The jail has been without an administrator more than nine months, since County Manager Lance Pyle fired Lois Bean in September.
Pyle told the commission he is working toward hiring an administrator and command staff. Pyle said he hopes to have the positions filled in time to participate in the June 2 kick-off of a new, statewide jail accreditation program being proffered by the New Mexico Association of Counties.
“I would recommend by June 2 we either have the sheriff take it over or hire an administrator,” Pyle said, explaining he has two new candidates for administrator with detention experience.
Interim Administrator Kirk Roberts has also applied for the position.
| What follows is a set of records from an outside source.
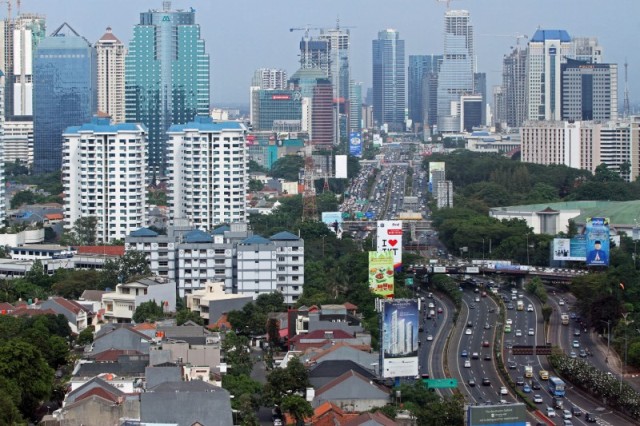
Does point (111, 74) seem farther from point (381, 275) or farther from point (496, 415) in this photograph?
point (496, 415)

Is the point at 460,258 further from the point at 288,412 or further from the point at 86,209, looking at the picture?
the point at 288,412

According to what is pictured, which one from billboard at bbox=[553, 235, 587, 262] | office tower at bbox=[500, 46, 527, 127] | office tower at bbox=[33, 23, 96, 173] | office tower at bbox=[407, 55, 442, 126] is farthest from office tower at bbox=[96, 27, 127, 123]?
office tower at bbox=[407, 55, 442, 126]

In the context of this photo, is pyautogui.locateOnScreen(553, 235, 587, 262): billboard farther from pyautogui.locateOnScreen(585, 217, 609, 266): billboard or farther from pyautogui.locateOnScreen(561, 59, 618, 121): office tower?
pyautogui.locateOnScreen(561, 59, 618, 121): office tower

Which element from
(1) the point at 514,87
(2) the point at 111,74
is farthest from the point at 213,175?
(1) the point at 514,87

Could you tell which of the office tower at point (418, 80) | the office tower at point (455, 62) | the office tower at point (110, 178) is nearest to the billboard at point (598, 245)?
Result: the office tower at point (110, 178)

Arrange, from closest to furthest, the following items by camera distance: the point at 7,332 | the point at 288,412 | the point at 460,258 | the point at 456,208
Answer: the point at 288,412, the point at 7,332, the point at 460,258, the point at 456,208

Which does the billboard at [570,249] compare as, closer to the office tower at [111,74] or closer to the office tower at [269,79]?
the office tower at [111,74]

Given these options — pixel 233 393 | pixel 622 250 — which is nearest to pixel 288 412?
pixel 233 393
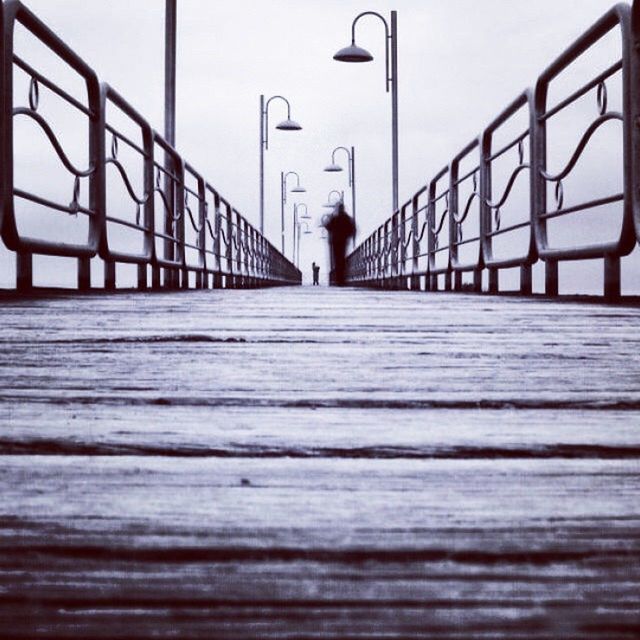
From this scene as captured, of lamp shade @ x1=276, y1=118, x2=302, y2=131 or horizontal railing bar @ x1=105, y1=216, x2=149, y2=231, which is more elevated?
lamp shade @ x1=276, y1=118, x2=302, y2=131

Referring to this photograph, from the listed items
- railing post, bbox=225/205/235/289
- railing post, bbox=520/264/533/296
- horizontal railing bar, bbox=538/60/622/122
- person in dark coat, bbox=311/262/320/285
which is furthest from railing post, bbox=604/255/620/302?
person in dark coat, bbox=311/262/320/285

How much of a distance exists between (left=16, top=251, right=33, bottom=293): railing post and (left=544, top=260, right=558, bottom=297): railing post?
2.63 metres

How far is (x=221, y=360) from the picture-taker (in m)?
1.84

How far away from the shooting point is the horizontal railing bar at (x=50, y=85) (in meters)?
3.91

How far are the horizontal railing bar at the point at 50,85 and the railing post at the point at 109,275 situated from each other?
94cm

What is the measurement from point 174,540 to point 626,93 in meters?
3.31

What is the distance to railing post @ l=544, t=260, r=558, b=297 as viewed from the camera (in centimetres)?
506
Commissioner Frank Blackburn said he thought it was the wrong time to think about adding detention officers at the jail.
“I think a decision should be made about who will run the jail before we make any changes over there,” he said.
“I’ve been through seven of them (administrators) (and) everyone of them wants something different… I prefer to follow the manager’s recommendation. I would like to see what the new administrator has to say, whoever that may be.”
The proposed detention officer positions would allow the jail to go to 10-hour shifts which would create an overlap of staff, eliminating a lot of overtime and shortages when employees call in sick or don’t show up and would strengthen security and reduce stress on staff, Roberts told commissioners.
When asked by Stoddard if the 10 additional staff would increase morale among jail staff and help with retention issues, Roberts replied yes, explaining the instability is having a negative impact on staff.
“A major concern of the employees is what’s going to happen,” he said.